» **TEXT UNDER STUDY**

= Beginning of Section =

We will learn how to find the relation between roots and coefficients of a quadratic equation.
Let us take the quadratic equation of the general form ax^2 + bx + c = 0 where a (≠ 0) is the coefficient of x^2, b the coefficient of x and c, the constant term.
Let α and β be the roots of the equation ax^2 + bx + c = 0
Now we are going to find the relations of α and β with a, b and c.
Now ax^2 + bx + c = 0
Multiplication both sides by 4a (a ≠ 0) we get
4a^2x^2 + 4abx + 4ac = 0
(2ax)^2 + 2 * 2ax * b + b^2 – b^2 + 4ac = 0
(2ax + b)^2 = b^2 - 4ac
2ax + b = ± \(\sqrt{b^{2} - 4ac}\)
x = \(\frac{-b \pm \sqrt{b^{2} - 4ac}}{2a}\)
Therefore, the roots of (i) are \(\frac{-b \pm \sqrt{b^{2} - 4ac}}{2a}\)
Let α = \(\frac{-b + \sqrt{b^{2} - 4ac}}{2a}\) and β = \(\frac{-b - \sqrt{b^{2} - 4ac}}{2a}\)
Therefore,
α + β = \(\frac{-b + \sqrt{b^{2} - 4ac}}{2a}\) + \(\frac{-b - \sqrt{b^{2} - 4ac}}{2a}\)
α + β = \(\frac{-2b}{2a}\)
α + β = -\(\frac{b}{a}\)
α + β = -\(\frac{coefficient of x}{coefficient of x^{2}}\)

= End of Section =

» **RECORDS SUPPLIED**
= Beginning of Section =

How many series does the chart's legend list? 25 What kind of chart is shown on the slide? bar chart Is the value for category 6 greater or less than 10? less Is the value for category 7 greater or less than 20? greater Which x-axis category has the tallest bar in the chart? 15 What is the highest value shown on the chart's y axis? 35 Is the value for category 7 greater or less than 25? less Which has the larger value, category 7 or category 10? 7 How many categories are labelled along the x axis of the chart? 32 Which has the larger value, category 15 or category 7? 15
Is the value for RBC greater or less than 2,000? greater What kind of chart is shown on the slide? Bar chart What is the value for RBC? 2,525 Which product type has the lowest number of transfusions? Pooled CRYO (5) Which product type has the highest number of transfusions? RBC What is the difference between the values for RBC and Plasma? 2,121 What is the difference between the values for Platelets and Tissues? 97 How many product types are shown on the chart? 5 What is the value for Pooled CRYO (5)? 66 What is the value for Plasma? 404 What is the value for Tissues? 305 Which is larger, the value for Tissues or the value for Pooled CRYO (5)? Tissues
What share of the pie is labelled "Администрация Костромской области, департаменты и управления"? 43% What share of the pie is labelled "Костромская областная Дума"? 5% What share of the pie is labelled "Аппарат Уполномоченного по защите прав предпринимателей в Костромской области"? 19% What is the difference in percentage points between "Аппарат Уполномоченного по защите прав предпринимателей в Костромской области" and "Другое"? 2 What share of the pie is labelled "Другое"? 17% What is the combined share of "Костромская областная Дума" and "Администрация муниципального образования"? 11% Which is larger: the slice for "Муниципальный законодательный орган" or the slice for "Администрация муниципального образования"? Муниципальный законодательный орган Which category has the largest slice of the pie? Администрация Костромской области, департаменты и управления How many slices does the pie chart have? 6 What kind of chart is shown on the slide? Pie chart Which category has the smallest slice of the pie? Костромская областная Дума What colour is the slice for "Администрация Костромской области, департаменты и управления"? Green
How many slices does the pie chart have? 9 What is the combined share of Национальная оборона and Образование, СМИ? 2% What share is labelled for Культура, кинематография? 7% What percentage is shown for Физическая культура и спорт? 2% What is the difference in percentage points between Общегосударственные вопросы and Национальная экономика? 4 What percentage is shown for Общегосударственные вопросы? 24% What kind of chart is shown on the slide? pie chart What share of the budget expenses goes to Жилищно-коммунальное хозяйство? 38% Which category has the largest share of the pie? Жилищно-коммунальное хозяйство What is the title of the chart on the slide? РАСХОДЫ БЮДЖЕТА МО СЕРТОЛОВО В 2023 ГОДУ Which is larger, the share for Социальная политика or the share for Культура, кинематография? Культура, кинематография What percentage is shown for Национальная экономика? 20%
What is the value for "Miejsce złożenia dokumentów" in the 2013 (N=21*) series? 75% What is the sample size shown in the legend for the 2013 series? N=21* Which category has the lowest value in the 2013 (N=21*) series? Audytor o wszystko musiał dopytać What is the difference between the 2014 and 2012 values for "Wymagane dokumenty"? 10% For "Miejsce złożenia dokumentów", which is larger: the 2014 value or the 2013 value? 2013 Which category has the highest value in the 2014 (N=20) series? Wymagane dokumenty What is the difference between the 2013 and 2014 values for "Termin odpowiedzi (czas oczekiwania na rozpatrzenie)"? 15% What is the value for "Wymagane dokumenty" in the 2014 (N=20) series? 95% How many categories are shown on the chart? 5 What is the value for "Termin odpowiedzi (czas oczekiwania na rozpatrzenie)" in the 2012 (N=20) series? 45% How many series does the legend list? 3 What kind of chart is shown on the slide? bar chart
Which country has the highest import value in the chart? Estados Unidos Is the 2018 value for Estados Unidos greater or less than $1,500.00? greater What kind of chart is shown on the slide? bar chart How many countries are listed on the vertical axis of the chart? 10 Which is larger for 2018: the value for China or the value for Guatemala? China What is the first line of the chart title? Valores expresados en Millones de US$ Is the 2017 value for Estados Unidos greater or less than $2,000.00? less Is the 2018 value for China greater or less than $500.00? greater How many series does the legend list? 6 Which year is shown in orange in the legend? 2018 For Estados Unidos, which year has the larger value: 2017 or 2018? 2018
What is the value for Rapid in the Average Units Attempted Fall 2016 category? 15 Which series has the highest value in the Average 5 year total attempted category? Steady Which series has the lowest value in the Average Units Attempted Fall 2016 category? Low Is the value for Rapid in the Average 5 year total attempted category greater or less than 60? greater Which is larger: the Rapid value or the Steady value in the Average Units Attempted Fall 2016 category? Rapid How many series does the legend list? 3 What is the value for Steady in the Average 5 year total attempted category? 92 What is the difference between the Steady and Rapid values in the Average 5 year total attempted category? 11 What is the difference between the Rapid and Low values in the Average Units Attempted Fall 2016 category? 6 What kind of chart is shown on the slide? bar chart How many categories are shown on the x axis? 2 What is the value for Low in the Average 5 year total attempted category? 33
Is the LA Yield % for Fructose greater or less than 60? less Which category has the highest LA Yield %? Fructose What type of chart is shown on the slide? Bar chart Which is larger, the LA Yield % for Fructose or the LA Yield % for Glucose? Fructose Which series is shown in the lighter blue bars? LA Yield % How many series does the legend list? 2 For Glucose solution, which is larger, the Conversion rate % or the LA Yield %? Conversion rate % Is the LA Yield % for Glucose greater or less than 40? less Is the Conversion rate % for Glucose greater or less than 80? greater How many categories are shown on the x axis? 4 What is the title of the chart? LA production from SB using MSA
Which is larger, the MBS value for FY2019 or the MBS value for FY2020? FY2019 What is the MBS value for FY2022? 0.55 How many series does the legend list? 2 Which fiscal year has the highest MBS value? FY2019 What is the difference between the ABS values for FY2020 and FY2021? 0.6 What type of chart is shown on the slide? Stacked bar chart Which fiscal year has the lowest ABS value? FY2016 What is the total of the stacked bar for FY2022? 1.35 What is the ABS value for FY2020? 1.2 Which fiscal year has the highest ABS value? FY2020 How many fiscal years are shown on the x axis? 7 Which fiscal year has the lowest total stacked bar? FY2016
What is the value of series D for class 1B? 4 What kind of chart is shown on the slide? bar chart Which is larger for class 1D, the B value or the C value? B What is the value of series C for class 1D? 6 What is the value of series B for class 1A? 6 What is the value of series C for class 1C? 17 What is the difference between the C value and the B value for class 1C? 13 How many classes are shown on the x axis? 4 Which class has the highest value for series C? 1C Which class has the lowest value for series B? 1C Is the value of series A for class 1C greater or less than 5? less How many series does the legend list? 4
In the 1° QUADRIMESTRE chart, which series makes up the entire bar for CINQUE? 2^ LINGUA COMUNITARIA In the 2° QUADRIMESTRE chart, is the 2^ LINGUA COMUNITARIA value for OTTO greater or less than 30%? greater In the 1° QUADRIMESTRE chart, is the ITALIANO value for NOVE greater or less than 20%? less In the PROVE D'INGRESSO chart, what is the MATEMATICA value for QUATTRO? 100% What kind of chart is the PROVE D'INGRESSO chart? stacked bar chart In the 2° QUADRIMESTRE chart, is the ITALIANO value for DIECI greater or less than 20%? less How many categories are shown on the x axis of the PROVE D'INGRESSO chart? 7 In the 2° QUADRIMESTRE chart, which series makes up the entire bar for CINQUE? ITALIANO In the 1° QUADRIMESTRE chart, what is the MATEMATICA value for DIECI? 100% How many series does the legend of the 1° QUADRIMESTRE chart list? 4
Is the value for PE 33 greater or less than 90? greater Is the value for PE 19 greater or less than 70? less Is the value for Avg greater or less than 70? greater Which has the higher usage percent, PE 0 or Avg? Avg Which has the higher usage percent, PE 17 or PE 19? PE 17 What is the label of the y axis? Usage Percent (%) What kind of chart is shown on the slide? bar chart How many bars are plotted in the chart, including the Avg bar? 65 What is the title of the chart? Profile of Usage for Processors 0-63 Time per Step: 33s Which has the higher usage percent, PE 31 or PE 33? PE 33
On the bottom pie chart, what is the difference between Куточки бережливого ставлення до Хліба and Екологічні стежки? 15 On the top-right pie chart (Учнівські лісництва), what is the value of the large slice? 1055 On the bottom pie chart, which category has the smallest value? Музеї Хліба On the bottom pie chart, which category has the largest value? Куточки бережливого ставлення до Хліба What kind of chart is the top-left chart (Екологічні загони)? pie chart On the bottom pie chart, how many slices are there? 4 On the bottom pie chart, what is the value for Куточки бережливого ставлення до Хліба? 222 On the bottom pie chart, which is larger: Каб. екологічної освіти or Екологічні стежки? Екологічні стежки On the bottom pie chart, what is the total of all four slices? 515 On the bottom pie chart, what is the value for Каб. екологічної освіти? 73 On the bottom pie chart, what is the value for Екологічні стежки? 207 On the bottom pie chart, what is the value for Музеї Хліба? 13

= End of Section =

Extend the text on roots and coefficients of a quadratic equation, starting after its final line. The items have no connection to the text on roots and coefficients of a quadratic equation.

» **OUTPUT**
Again, αβ = \(\frac{-b + \sqrt{b^{2} - 4ac}}{2a}\) × \(\frac{-b - \sqrt{b^{2} - 4ac}}{2a}\)
αβ = \(\frac{(-b)^{2} - (\sqrt{b^{2} - 4ac)}^{2}}{4a^{2}}\)
αβ = \(\frac{b^{2} - (b^{2} - 4ac)}{4a^{2}}\)
αβ = \(\frac{4ac}{4a^{2}}\)
αβ = \(\frac{c}{a}\)
αβ = \(\frac{constant term}{coefficient of x^{2}}\)
Therefore, α + β = -\(\frac{coefficient of x}{coefficient of x^{2}}\) and αβ = \(\frac{constant term}{coefficient of x^{2}}\) represent the required relations between roots (i.e., α and β) and coefficients (i.e., a, b and c) of equation ax^2 + bx + c = 0.
For example, if the roots of the equation 7x^2 - 4x - 8 = 0 be α and β, then
Sum of the roots = α + β = -\(\frac{coefficient of x}{coefficient of x^{2}}\) = -\(\frac{-4}{7}\) = \(\frac{4}{7}\).
and
the product of the roots = αβ = \(\frac{constant term}{coefficient of x^{2}}\) = \(\frac{-8}{7}\) = -\(\frac{8}{7}\).
Solved examples to find the relation between roots and coefficients of a quadratic equation:
Without solving the equation 5x^2 - 3x + 10 = 0, find the sum and the product of the roots.
Solution:
Let α and β be the roots of the given equation.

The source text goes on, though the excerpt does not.